• _What to do_: Reproduce exactly the lines from the one that holds "From the angle" through the last line of the entries, both ends included, but not the pictures.

• _Data for this task_:
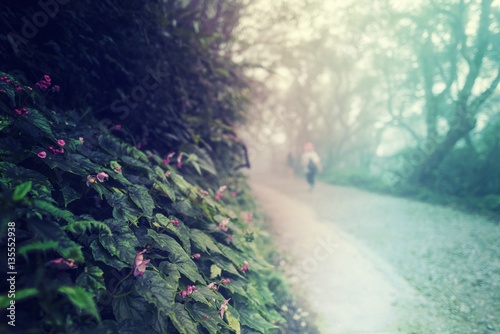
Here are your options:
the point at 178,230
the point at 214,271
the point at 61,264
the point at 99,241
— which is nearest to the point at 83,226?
the point at 99,241

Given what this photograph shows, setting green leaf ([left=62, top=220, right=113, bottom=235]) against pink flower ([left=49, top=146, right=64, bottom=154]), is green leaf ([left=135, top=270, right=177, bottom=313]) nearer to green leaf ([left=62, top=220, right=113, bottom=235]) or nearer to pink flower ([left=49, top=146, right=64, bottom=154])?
green leaf ([left=62, top=220, right=113, bottom=235])

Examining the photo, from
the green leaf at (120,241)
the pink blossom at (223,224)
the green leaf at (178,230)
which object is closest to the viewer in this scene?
the green leaf at (120,241)

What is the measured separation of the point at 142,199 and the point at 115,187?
0.92ft

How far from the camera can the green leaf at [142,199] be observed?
6.48ft

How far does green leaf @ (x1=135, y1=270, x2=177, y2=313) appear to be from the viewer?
A: 150 centimetres

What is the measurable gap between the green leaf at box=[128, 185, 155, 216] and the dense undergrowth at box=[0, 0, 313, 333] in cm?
1

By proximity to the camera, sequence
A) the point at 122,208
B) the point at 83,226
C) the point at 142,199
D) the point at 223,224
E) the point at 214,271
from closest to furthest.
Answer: the point at 83,226 → the point at 122,208 → the point at 142,199 → the point at 214,271 → the point at 223,224

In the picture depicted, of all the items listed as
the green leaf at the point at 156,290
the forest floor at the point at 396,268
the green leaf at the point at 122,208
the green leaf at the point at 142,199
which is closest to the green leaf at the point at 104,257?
the green leaf at the point at 156,290

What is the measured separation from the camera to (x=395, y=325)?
3170mm

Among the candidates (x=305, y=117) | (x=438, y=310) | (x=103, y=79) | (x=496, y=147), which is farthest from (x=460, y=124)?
(x=305, y=117)

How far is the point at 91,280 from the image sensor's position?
1372mm

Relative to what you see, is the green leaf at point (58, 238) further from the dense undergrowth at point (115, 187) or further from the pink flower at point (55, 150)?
the pink flower at point (55, 150)

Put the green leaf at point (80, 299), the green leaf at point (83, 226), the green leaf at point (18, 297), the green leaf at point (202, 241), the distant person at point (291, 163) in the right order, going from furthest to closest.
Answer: the distant person at point (291, 163)
the green leaf at point (202, 241)
the green leaf at point (83, 226)
the green leaf at point (80, 299)
the green leaf at point (18, 297)

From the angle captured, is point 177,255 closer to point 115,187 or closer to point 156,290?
point 156,290
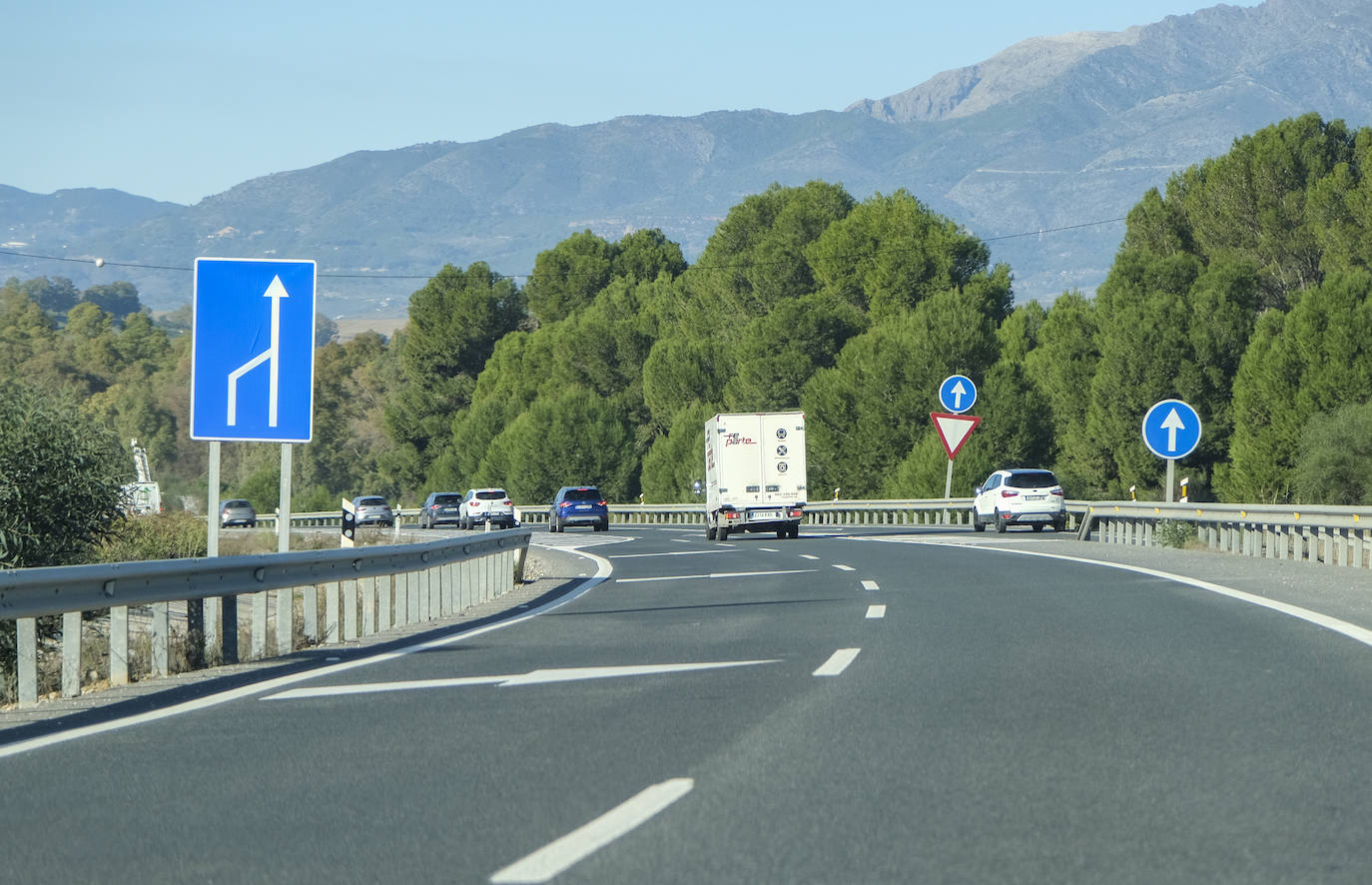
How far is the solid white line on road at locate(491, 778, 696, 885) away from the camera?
5.14 meters

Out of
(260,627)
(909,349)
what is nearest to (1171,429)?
(260,627)

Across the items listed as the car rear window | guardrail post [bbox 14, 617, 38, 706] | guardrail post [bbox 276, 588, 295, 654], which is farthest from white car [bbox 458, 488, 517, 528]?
guardrail post [bbox 14, 617, 38, 706]

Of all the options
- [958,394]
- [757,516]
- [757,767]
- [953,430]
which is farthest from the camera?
[953,430]

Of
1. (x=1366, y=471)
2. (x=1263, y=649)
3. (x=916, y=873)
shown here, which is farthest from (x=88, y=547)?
(x=1366, y=471)

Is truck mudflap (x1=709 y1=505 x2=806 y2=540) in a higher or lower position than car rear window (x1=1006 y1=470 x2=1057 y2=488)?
lower

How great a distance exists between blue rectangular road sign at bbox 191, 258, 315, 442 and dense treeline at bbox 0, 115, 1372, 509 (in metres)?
39.9

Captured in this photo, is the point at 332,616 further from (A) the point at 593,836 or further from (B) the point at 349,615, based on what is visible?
(A) the point at 593,836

• _Result_:
From the angle captured, is point 177,255 closer to point 115,187 or closer to point 156,290?
point 156,290
How far is the solid white line on road at locate(491, 778, 696, 885) away from the camera?
5.14 meters

Out of
(260,627)
(909,349)
what is nearest to (1171,429)?
(260,627)

Across the items listed as the car rear window | guardrail post [bbox 14, 617, 38, 706] | guardrail post [bbox 276, 588, 295, 654], which is farthest from white car [bbox 458, 488, 517, 528]?
guardrail post [bbox 14, 617, 38, 706]

Of all the options
- [958,394]
- [757,516]
- [757,767]
- [953,430]
which is farthest from the camera?
[953,430]

Of
1. (x=1366, y=471)
2. (x=1263, y=649)
3. (x=916, y=873)
shown here, which is farthest from (x=88, y=547)?
(x=1366, y=471)

Is truck mudflap (x1=709 y1=505 x2=806 y2=540) in a higher or lower position than car rear window (x1=1006 y1=470 x2=1057 y2=488)?
lower

How great a distance exists between blue rectangular road sign at bbox 191, 258, 315, 442 and dense treeline at bbox 0, 115, 1372, 509 (in metres)?
39.9

Captured in this photo, is the point at 332,616 further from (A) the point at 593,836 or further from (B) the point at 349,615, based on what is visible?
(A) the point at 593,836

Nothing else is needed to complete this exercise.